Honi Soit‘s 2024 writing competition wants YOU to interrogate the notion of existing, what it means to you, students or the world. Are we existing as we should? How do we draw the boundaries of what exists and what does not? How do existing things interact with threats to extinction? Draw on personal experiences, worldly fears and more. Don’t draw limits.
This competition is open to all University of Sydney students, and is divided into fiction and non-fiction categories.
NON-FICTION: Pieces can be up to 1200 words, and must of an opinion genre expressing a clear argument. Re-imagine, revisit, re-examine. We want you to convince, challenge and provoke us.
FICTION: Pieces can be up to 2000 words of prose or 40 lines of poetry. However, you are not restricted to write in these styles. Be as creative as you would like, and interpret the theme as broadly as you wish while still maintaining thematic links.
PRIZE MONEY (in each category):
First place – $2000
Second place – $700
Third place – $250
Editors’ choice – $50
JUDGES:
FICTION — Sara M Saleh
Sara M Saleh is a writer, human rights lawyer, and the daughter of Palestinian, Lebanese and Egyptian migrants.
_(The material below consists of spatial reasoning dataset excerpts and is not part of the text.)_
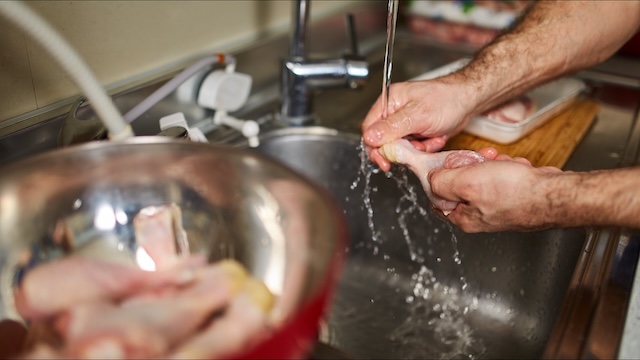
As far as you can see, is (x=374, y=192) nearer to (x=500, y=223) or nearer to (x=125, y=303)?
(x=500, y=223)

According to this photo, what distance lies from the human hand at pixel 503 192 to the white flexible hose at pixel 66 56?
0.36m

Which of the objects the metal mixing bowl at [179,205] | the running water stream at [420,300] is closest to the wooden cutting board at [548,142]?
the running water stream at [420,300]

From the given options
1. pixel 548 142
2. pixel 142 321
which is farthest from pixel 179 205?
pixel 548 142

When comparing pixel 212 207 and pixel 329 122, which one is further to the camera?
pixel 329 122

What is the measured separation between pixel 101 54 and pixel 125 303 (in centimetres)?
54

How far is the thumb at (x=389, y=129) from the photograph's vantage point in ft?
2.77

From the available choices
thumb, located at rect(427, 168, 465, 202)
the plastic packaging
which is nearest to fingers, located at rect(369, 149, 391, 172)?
thumb, located at rect(427, 168, 465, 202)

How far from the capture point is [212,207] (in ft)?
1.75

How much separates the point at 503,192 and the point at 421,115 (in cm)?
22

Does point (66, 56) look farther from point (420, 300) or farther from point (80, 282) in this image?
point (420, 300)

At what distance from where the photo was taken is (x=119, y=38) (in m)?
0.91

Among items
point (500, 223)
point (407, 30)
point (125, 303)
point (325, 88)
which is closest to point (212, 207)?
point (125, 303)

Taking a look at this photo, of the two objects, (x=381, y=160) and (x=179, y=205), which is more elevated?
(x=179, y=205)

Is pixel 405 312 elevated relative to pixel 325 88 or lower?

Her poems, essays and short stories have been published widely in English and Arabic. Her first novel Songs for the Dead and the Living (Affirm Press) and first full-length poetry collection The Flirtation of Girls/Ghazal el-Banat (UQP) were both released late 2023.
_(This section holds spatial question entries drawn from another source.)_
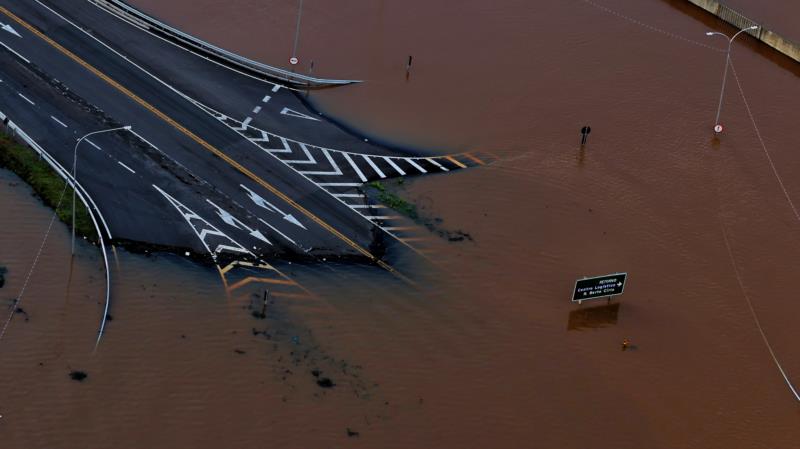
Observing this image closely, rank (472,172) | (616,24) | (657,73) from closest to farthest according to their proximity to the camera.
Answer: (472,172) < (657,73) < (616,24)

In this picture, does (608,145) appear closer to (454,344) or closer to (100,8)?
(454,344)

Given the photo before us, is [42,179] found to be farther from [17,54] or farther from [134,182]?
[17,54]

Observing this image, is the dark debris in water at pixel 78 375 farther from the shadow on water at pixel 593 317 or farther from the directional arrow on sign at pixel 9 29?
the directional arrow on sign at pixel 9 29

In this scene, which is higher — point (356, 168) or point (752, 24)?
point (752, 24)

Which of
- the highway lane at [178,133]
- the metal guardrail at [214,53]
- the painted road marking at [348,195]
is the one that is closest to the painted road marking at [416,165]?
the painted road marking at [348,195]

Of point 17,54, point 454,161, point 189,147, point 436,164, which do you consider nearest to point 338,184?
point 436,164

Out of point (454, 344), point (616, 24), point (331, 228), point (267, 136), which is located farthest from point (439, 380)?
point (616, 24)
Sara made history as the first poet to win both the 2021 Peter Porter Poetry Prize and the 2020 Judith Wright Poetry Prize, she was recently shortlisted for the University of Canberra’s Vice-Chancellor’s Prize, and she is the recipient of the inaugural Affirm fellowship for Sweatshop writers, a Neilma Sidney travel grant, Varuna writers residency, and Amant writers residency in New York, amongst other honours. Sara is based on Bidjigal land (Sydney, Australia) with her partner and their four fur babies.
NON-FICTION — Naaman Zhou
Naaman Zhou is a former editor of Honi Soit. He was a reporter for Guardian Australia and is currently a copy editor at The New Yorker.
SUBMISSIONS – Entries to the 2024 Competition have closed and are now in judging
Entries are open to all USyd students and will close Sunday April 14th at 11.59pm. You can submit one work per category (two pieces maximum).
Winners and top-placing entries will be published in a future edition of Honi.
Submissions for the 2024 Honi Soit Writing Competition have now closed.